Tuesday, March 17, 2015

Scabs, Wounds, and Healing


Michael fell a few weeks ago.  He was running barefoot at the pool (insert lifeguard whistle) and tripped on a little ledge and went sprawling.  I hurried over, knowing he would need me even before the cries began.  I held him and patted his back, I inspected his knees and hands, I kissed his and head and "I got ya, it's going to be okay".  He kept crying, which was strange, because I didn't see any blood.  It seemed like too much for just a bump.  Then I shifted his body and I saw it: a giant bloody toe.  I had looked in all the expected places for an injury, but it was his toe that had been scraped of skin and was bright red.  I took him to the lifeguard station and we did the usual, antiseptic wipe, pressure to slow the bleeding, a band aid.  I kept holding him for several more minutes, then he was ready to get back down and play with his friends.  We changed the band aid when we got home, applied some Neosporin, covered the foot with a sock so he wouldn't mess with it.

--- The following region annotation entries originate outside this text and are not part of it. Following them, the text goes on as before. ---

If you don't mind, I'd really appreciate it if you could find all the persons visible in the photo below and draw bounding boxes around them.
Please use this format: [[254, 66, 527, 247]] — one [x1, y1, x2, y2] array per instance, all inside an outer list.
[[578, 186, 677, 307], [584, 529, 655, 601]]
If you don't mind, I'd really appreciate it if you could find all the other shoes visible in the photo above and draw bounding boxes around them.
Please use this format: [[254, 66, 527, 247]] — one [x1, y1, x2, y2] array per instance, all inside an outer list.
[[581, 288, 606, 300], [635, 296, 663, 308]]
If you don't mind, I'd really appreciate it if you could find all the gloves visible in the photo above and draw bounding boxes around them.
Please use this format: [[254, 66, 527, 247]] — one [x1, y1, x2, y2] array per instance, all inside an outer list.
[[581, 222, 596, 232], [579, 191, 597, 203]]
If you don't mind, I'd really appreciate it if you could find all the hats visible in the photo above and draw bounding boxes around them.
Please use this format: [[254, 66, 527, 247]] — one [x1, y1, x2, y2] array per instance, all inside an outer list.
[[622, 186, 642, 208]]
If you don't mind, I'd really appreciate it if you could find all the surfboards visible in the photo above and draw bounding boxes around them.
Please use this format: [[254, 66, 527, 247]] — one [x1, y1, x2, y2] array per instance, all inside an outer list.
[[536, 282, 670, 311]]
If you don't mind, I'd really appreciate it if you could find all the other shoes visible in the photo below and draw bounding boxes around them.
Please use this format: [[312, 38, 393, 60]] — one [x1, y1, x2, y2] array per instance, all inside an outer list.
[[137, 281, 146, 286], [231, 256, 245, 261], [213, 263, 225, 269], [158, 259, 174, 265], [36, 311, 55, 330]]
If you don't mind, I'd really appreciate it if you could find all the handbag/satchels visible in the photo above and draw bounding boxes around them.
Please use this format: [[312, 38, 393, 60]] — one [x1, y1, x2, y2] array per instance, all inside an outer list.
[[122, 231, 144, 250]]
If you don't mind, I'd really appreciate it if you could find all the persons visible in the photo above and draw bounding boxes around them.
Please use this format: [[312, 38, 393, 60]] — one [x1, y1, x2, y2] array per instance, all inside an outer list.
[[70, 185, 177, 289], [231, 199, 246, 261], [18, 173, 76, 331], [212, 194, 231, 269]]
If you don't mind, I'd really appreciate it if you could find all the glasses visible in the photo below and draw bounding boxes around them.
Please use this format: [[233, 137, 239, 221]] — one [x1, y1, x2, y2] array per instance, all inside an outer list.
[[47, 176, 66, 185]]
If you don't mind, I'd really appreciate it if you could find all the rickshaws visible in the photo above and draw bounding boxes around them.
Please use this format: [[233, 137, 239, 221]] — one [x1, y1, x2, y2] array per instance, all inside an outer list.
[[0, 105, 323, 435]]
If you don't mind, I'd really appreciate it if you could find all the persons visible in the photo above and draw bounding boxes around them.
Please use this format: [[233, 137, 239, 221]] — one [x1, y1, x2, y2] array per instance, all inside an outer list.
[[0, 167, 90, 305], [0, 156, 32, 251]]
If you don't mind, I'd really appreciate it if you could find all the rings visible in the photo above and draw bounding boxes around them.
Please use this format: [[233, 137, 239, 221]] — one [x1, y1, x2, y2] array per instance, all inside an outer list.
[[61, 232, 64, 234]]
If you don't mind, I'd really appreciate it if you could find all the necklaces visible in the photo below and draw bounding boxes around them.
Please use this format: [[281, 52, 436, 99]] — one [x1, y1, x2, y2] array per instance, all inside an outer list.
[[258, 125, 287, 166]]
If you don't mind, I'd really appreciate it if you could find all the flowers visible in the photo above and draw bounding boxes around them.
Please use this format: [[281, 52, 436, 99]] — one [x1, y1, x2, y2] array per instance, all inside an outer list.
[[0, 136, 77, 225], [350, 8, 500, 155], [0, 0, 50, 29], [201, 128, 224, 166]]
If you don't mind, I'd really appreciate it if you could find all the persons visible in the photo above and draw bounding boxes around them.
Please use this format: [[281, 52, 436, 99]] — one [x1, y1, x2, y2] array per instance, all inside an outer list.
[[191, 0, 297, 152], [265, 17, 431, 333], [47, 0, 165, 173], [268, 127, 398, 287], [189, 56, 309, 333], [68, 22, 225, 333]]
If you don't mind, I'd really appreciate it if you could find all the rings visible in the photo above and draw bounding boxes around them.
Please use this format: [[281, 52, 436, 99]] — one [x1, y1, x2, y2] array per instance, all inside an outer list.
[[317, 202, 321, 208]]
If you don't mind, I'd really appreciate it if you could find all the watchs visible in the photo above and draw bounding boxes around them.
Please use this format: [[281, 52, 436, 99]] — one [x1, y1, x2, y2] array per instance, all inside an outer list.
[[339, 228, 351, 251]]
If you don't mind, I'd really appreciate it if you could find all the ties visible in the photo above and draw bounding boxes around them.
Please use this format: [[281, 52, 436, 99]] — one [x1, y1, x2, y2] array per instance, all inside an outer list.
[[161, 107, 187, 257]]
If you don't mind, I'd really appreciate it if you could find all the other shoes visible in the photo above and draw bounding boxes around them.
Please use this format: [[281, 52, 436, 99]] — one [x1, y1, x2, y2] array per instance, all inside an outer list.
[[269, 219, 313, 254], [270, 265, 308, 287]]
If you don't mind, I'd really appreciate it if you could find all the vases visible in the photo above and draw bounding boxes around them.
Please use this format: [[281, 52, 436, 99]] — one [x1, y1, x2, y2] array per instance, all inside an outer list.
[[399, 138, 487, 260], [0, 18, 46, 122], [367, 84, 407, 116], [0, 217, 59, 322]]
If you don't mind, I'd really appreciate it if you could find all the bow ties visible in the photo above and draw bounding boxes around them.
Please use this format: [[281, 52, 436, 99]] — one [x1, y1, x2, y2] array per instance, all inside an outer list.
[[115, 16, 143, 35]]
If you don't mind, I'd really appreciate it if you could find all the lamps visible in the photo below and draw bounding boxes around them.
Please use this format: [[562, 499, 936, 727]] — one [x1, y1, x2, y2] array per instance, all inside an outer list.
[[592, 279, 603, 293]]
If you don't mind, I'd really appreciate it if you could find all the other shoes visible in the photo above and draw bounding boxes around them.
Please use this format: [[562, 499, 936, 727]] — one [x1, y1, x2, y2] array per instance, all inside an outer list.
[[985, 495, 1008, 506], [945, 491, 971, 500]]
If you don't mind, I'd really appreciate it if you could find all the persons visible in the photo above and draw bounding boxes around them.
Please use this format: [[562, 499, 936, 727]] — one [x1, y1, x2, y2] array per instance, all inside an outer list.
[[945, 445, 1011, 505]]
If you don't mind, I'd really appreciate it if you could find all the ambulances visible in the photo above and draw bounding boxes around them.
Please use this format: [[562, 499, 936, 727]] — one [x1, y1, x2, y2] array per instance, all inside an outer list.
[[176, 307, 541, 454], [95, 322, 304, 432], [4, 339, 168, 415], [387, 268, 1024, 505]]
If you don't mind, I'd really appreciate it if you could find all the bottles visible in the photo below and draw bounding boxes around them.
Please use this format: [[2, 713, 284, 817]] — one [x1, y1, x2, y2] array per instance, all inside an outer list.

About a week later, he came to sit beside me.  His feet were bare again, and he was looking intently at his injured toe.  He touched it gently, and I noticed that a huge scab had formed over the cut.  "Does it still hurt?" I asked him.  He nodded, still looking at the toe.  "That's called a scab," I explained.  "The scab grows over your cut like a natural band aid and it stays there while the skin heals underneath.  Then, when it's ready, your scab falls off."  I was about to say, "And it'll be like it never happened," but I stopped myself.  That's not accurate, I thought.  I mean, he still remembers the fall and the pain a week later, and while he might forget about it over the course of his life, it's not going to go away.  It was a big enough cut that he'll probably have a scar , a silvery patch of new skin to remind him of the fall.  So instead I said, "When it's ready, your scab falls off and you'll have a little scar where you got hurt.  But once it's healed, it won't hurt you anymore."  He looked at me then.  "It won't hurt no more?"  Nope, it won't hurt no more.

I thought some more about wounds and hurts.  I thought of James, who hits his bruises, hoping it will make them go away.  I thought of my sister, who would pick her scabs too soon and bleed, who would pour nail polish remover over her cuts.  Thankfully she learned better wound care in med school, and when she performs surgery, she stitches and glues and pieces her patients back together.  But it's not just our physical wounds that we mistreat, that we run dirt into or pretend they don't exist. We do this in our wounded hearts, we use crude, ineffective means to cover and hide and our hearts just get mangled in the process.  There is only one way to wholeness, one course of treatment in our bodies AND our hearts to fully heal.  We have to flush our wounds, treat with antiseptic, cover with clean bandages, and we have to let our bodies do the hard work of rebuilding.  We need new skin, new nerves, new connections to grow under our scabs.  And we have to wait, to allow the healing process to complete itself.  Only then can our scabs fall off, our bandages be removed, our bodies and hearts be free to live fully.  Not as pristine as the original, but whole as our scars entwine us and help us to move again.